Scene question records:
※

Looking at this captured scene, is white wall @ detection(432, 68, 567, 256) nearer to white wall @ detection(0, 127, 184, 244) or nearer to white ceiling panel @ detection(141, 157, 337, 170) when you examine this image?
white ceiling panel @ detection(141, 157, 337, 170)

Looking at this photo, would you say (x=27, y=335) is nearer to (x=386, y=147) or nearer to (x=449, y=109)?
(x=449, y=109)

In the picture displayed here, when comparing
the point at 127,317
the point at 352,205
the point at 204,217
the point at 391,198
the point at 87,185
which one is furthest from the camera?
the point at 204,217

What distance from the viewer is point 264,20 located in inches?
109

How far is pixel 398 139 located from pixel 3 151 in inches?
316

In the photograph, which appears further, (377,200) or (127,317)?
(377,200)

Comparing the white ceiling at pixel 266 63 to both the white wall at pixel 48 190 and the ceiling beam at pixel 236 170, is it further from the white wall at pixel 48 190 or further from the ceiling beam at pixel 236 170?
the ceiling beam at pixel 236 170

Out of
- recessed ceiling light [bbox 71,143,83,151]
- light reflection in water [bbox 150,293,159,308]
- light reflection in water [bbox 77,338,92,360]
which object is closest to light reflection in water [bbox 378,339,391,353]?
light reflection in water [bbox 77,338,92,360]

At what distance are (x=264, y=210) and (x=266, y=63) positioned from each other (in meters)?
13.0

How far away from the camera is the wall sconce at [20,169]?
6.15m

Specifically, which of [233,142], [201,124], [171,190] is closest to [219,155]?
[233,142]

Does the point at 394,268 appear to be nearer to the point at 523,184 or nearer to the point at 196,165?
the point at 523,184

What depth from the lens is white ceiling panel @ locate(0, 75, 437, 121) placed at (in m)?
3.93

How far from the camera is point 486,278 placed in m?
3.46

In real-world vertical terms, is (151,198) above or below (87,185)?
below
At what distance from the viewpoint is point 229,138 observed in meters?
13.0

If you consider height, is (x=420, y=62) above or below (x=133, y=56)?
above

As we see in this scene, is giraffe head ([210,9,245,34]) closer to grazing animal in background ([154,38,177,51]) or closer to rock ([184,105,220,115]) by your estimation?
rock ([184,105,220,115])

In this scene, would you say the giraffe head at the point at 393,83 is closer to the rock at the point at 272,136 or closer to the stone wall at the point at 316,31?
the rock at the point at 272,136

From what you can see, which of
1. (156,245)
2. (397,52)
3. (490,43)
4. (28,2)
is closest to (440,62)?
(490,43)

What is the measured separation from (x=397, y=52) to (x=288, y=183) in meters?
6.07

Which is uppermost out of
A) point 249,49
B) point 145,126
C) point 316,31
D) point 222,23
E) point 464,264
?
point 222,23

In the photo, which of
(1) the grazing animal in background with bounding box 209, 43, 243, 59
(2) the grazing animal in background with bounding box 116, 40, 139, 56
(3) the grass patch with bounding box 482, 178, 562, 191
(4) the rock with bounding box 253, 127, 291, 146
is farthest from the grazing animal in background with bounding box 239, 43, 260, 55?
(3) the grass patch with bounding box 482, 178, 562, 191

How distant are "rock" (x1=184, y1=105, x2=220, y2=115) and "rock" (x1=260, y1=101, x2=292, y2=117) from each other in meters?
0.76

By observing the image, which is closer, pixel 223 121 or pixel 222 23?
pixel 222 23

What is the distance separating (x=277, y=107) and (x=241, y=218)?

※

— Task —
Transcribe every line of the data, exactly as it stands.

— The reply —
Looking at this captured scene, is white wall @ detection(432, 68, 567, 256) nearer to white wall @ detection(0, 127, 184, 244) or nearer to white ceiling panel @ detection(141, 157, 337, 170) when you examine this image?
white ceiling panel @ detection(141, 157, 337, 170)

Looking at this photo, would you say (x=27, y=335) is nearer to (x=386, y=147) or nearer to (x=449, y=109)?
(x=449, y=109)

In the picture displayed here, when comparing
the point at 127,317
the point at 352,205
the point at 204,217
the point at 391,198
the point at 87,185
which one is furthest from the camera?
the point at 204,217

What distance from the viewer is point 264,20 located in inches?
109

How far is pixel 398 139 located from pixel 3 151 in inches?
316

In the photograph, which appears further, (377,200) or (127,317)?
(377,200)

Comparing the white ceiling at pixel 266 63 to both the white wall at pixel 48 190 and the ceiling beam at pixel 236 170, is it further from the white wall at pixel 48 190 or further from the ceiling beam at pixel 236 170?
the ceiling beam at pixel 236 170

Out of
- recessed ceiling light [bbox 71,143,83,151]
- light reflection in water [bbox 150,293,159,308]
- light reflection in water [bbox 77,338,92,360]
which object is closest to light reflection in water [bbox 378,339,391,353]?
light reflection in water [bbox 77,338,92,360]

At what distance are (x=264, y=210) and (x=266, y=63) positioned from each other (in meters)?
13.0

How far away from the camera is the wall sconce at [20,169]?
6.15m

Specifically, which of [233,142], [201,124], [171,190] is closest to [219,155]?
[233,142]

Does the point at 394,268 appear to be nearer to the point at 523,184 or nearer to the point at 196,165?
the point at 523,184

What depth from the lens is white ceiling panel @ locate(0, 75, 437, 121) placed at (in m)?
3.93

How far from the camera is point 486,278 placed in m?
3.46

In real-world vertical terms, is (151,198) above or below (87,185)?
below
At what distance from the viewpoint is point 229,138 observed in meters?
13.0

If you consider height, is (x=420, y=62) above or below (x=133, y=56)?
above

As we see in this scene, is giraffe head ([210,9,245,34]) closer to grazing animal in background ([154,38,177,51]) or closer to rock ([184,105,220,115]) by your estimation?
rock ([184,105,220,115])

In this scene, would you say the giraffe head at the point at 393,83 is closer to the rock at the point at 272,136 or closer to the stone wall at the point at 316,31?
the rock at the point at 272,136

From what you can see, which of
1. (156,245)
2. (397,52)
3. (490,43)
4. (28,2)
is closest to (440,62)?
(490,43)

What is the measured separation from (x=397, y=52) to (x=288, y=183) in meters?
6.07

Which is uppermost out of
A) point 249,49
B) point 145,126
C) point 316,31
D) point 222,23
E) point 464,264
?
point 222,23

In the photo, which of
(1) the grazing animal in background with bounding box 209, 43, 243, 59
(2) the grazing animal in background with bounding box 116, 40, 139, 56
(3) the grass patch with bounding box 482, 178, 562, 191
(4) the rock with bounding box 253, 127, 291, 146
is farthest from the grazing animal in background with bounding box 239, 43, 260, 55?
(3) the grass patch with bounding box 482, 178, 562, 191

How distant are "rock" (x1=184, y1=105, x2=220, y2=115) and "rock" (x1=260, y1=101, x2=292, y2=117) from each other in meters?
0.76

By observing the image, which is closer, pixel 223 121 or pixel 222 23?
pixel 222 23

What is the distance separating (x=277, y=107) and (x=241, y=218)?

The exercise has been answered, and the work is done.